Coastal wetlands may be ‘sleeping giants’ in fight against climate change, scientists say

7 Mar 2019

As sea levels rise due to climate change, coastal wetlands could play a key role in mitigating the effects of greenhouse gas emissions by capturing and storing large volumes of atmospheric carbon dioxide, according to a new scientific study.

It has long been known that coastal wetlands store the highest rates of carbon sequestration per unit area of all natural ecosystems. When wetland plants die, instead of decomposing, their vegetative remains are buried and receive little or no oxygen, storing carbon dioxide instead of releasing it into the atmosphere.

But now, the study led by Australia’s University of Wollongong (UOW) demonstrates that wetlands respond to sea level rise by burying even more carbon in their soil. The rate at which carbon is stored accelerates as wetlands become wetter.

These findings indicate that wetlands could play a key role in mitigating the effects of greenhouse gas emissions by capturing and storing large volumes of atmospheric carbon dioxide as sea levels rise due to climate change.

“Scientists know a fair amount about the carbon stored in our local tidal wetlands, but we didn’t have enough data to see global patterns,” said Pat Megonigal, a co-author and soil scientist at the Smithsonian Environmental Research Center a member of the international team of researchers from Australia, China, South Africa and the United States.

For wetlands that faced rising seas, carbon concentrations doubled or nearly quadrupled in the top 20 centimeters of soil, the research showed.
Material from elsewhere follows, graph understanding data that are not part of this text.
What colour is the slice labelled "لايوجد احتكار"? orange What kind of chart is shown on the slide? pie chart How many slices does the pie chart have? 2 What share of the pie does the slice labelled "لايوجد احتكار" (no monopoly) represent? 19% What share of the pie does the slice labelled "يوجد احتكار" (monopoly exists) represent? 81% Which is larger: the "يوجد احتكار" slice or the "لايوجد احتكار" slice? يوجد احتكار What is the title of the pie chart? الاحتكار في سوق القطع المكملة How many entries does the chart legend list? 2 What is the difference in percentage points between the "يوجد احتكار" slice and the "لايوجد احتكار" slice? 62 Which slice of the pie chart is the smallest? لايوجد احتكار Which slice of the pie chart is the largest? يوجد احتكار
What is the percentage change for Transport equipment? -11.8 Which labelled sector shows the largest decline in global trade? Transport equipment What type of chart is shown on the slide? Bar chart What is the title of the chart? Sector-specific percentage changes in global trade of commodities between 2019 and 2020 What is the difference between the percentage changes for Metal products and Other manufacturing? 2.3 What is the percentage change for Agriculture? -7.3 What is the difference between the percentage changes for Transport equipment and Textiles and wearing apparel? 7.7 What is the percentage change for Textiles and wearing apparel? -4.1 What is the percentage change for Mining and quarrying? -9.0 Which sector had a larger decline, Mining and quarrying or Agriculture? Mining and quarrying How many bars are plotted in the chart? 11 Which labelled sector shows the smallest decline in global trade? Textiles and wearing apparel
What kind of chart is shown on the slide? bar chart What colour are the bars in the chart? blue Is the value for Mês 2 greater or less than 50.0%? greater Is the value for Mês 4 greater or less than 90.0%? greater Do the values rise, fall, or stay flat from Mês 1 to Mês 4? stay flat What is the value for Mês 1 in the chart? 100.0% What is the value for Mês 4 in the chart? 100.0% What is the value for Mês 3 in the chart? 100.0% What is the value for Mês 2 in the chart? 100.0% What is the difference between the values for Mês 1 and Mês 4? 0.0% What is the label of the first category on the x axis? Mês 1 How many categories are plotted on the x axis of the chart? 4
However, when the scientists dug deeper, they learned that at 50 to 100 centimeters beneath the surface, the amount was as much as nine times higher.

They examined data from more than 300 salt marshes on six continental coastlines, determining patterns of carbon storage over 6,000 years and analyzing whether sea levels rose, fell or remained basically static during the time period.

The scientists concluded that higher water levels create more storage space underwater for more carbon burial.

“They may be the sleeping giants of global carbon sequestration,” said lead author Kerrylee Rogers of UOW. “Half of the world’s tidal marshland grows along the coastlines of southern Africa, Australia, China and South America. If those wetlands doubled their carbon sequestration–as other wetlands in the study did in response to sea-level rise–they could sequester another 5 million tons of atmospheric carbon every year. That is the equivalent of taking more than a million cars off the road.”

The challenge is that climate change is exposing wetlands to accelerated sea-level rise. It is vital to ensure that they are not submerged if waters rise too quickly, the scientists said. They need enough space to migrate inland.

“Preservation of coastal wetlands is critical if they are to play a role in sequestering carbon and mitigating climate change,” Rogers said.

“Just like coral reefs, coastal wetlands can keep pace with low to moderate rates of sea-level rise, though are vulnerable to drowning under the high rates of sea-level rise projected by the Intergovernmental Panel on Climate Change,” she added.

To reach their findings, the scientists compared carbon storage in salt marshes in Europe and North America, which have experienced a consistent rise in relative sea levels over the time period, to those in the southern hemisphere, where sea levels have remained comparatively stable.

In Europe and North America they found the wetlands store deep and highly organic sediments, while in the southern hemisphere they store less less organic carbon and contain a higher proportion of minerals in their sediments.